ADAMS — The owner of an indoor marijuana-production facility on Howland Avenue also wants to set up an outdoor cultivation site just behind the renovated warehouse.
LC Square, a marijuana-cultivation and manufacturing center at 173 Howland Ave., is seeking a special permit from town officials to be able to set up a 3.1-acre outdoor cultivation site just behind his interior growing center.
On Thursday, Art Babayan, owner of LC Square LLC, hosted a remote Community Outreach Meeting on Zoom, as required by the Cannabis Control Commission as part of the process of opening a marijuana-cultivation operation.
During the meeting, Babayan said the interior project will be ready to begin operations close to the end of this year. He had hoped to open in 2020, but coronavirus pandemic challenges delayed the renovation project.
He explained that the outdoor grow site is directly behind the warehouse that is under renovation. The site would have to be cleared of a few old foundations and graded.
The grow would be surrounded by an 8-foot-high panel fence, rendering the grow site invisible to passersby. It also would be covered by netting to protect the crop from birds and still allow the sun to shine in.
The site is about 400 feet from the road, and about 500 feet from the closest residence.
Babayan explained that the interior grow requires lots of electricity for lighting and air circulation. The outdoor grow, although it only can be productive from May to September, doesn’t require nearly as much power.
Surrounding the grow site will be other vegetation, such as jasmine, that will help to dilute the aroma of growing marijuana for neighboring properties.
Babayan said he is committed to exceed security measures required by the CCC, including 72 security cameras around the site.
Babayan’s is a small operation, and he is the sole proprietor.
Once all is complete, he expects to hire 35 to 45 employees from the local area, with most of those positions to be full time. An additional five seasonal employees would be needed for the outdoor grow.
The business will be strictly on the cultivation and manufacturing side, selling wholesale product to retail stores. Babayan asserted that he will not be getting into the retail side himself.
“There are no deep pockets behind us,” Babayan said. “I went into debt to do this, and there is a specific reason I came to Adams — because the town has been so welcoming and helpful.”
He expressed gratitude to town officials, and for their willingness to offer him aid and guidance during the process. “It’s really been like a partnership.”
Babayan stressed his interest in contributing to a local nonprofit involved in drug education and awareness, and his interest in negotiating a community impact fee to be paid to the town.
“We want to do right by you,” he said. “I’m all about education.”
Dave Rhoads, chairman of the Adams Board of Health, said he is excited about LC Square coming to town.
“I’m thrilled about the expansion, and I really appreciate your focus on education,” he said. “This is a good thing for Adams, economically, and socially, I think it’s also a good thing.”
Babayan noted that he is looking for a house in Adams, intending to move here from his home in Natick.

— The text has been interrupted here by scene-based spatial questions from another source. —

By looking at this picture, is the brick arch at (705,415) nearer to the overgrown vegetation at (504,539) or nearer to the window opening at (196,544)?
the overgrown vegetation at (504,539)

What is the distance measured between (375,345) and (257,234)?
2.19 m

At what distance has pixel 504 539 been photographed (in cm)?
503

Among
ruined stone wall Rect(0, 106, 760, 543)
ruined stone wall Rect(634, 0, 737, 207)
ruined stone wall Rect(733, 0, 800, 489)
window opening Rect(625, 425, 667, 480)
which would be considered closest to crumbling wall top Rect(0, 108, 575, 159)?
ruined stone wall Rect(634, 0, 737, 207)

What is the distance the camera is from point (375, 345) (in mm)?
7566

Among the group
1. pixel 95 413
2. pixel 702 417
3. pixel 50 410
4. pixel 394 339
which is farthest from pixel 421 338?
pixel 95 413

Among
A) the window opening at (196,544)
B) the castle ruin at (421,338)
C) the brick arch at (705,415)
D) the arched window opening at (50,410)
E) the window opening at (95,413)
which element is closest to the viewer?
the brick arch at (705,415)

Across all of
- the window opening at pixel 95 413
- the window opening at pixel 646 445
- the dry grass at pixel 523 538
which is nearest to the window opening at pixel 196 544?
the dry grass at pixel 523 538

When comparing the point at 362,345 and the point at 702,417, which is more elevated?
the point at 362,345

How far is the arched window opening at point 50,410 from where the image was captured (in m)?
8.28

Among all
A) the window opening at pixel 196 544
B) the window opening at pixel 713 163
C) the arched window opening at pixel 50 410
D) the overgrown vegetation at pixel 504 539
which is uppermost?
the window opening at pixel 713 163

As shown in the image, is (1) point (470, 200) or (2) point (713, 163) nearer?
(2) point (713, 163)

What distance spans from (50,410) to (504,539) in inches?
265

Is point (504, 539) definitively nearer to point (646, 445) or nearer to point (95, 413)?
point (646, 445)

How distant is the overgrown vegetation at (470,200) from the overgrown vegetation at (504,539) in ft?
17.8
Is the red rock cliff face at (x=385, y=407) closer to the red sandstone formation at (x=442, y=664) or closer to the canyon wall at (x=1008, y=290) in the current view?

In fact, he bid on one property but swiftly was outbid in the sizzling real estate market, he said.
The structure at 173 Howland Ave. served as a mill from the early 1900s, when the original structure was built. Through the years, several additions have been made. Most recently, it served as a warehouse for storage and sale of wood pellets, and as home to Lane Construction Corp.
The building encompasses about 38,000 square feet. It was listed for sale with an asking price of $275,000, and LC Square paid $225,000 in 2019. Babayan said his total investment in the property and operation startup for the indoor cultivation operation will be about $500,000.